Adapt replication batch size dynamically
volkerstampa opened this issue · 1 comments
Currently the number of events that are replicated through a single akka-message is fix (eventuate.log.write-batch-size
) (if enough events wait for replication). If the binary representation of the resulting message exceeds the akka-remote frame size (akka.remote.netty.tcp.maximum-frame-size
) the message is dropped at the source and the replication essentially stops as each retry results in the same error. A problem like this can only be fixed by re-configuring ether eventuate.log.write-batch-size
or akka.remote.netty.tcp.maximum-frame-size
and restarting the application (or at least the actor-system).
To avoid a restart in these situations eventuate could either adapt the replication batch size dynamically (for example if n (n>=1) replication requests did not receive a response, the batch size is reduced incrementally by factor f1 (f < 1) until a replication response is received. After that the batch-size can be increased again either incrementally (by factor f2) or at once to its original size.
Alternatively the batch-size is no longer measured in number of events but rather in number of bytes.

● WORK TO COMPLETE
1. Return the part of the replication batch size issue from "Adapt replication batch" up to and including "least the actor-system).", verbatim.
2. Extend the replication batch size issue, beginning after its final sentence.
The data that come next are drawn from an unrelated source.

● DATA EXCERPT
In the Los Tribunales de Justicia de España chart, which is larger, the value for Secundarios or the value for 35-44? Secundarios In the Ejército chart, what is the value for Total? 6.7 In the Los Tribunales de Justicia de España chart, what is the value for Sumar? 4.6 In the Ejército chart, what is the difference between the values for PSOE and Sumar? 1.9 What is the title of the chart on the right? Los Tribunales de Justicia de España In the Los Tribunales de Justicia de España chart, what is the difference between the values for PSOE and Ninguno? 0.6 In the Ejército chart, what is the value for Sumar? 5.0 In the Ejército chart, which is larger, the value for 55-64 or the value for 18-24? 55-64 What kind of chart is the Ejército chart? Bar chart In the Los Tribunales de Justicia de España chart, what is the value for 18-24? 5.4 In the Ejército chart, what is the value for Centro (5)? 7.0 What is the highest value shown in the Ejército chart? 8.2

● ANSWERS FOR THIS EXERCISE
1.
Adapt replication batch size dynamically
volkerstampa opened this issue · 1 comments
Currently the number of events that are replicated through a single akka-message is fix (eventuate.log.write-batch-size
) (if enough events wait for replication). If the binary representation of the resulting message exceeds the akka-remote frame size (akka.remote.netty.tcp.maximum-frame-size
) the message is dropped at the source and the replication essentially stops as each retry results in the same error. A problem like this can only be fixed by re-configuring ether eventuate.log.write-batch-size
or akka.remote.netty.tcp.maximum-frame-size
and restarting the application (or at least the actor-system).

2.
Some thoughts: an implementation that can determine the total number of bytes on sender-side would probably result in the most efficient replication algorithm (without changing too much).
The receiver would then probably have to request either
- "at-most-n" events (allowing the receiver to apply some primitive form of back-pressure), or
- "as many as fit in the batch" events (to achieve a large throughput)
The feasibility of 2. probably depends on:
- if it is possible to determine an upper bound for the protocol overhead in which the actual batch is embedded
- if we can determine the serialized size of the events batch. AFAICR ad hoc the serialization is done by Akka so it is not clear to me if this is possible.
I'd be happy to help in both discussion and implementation ;-)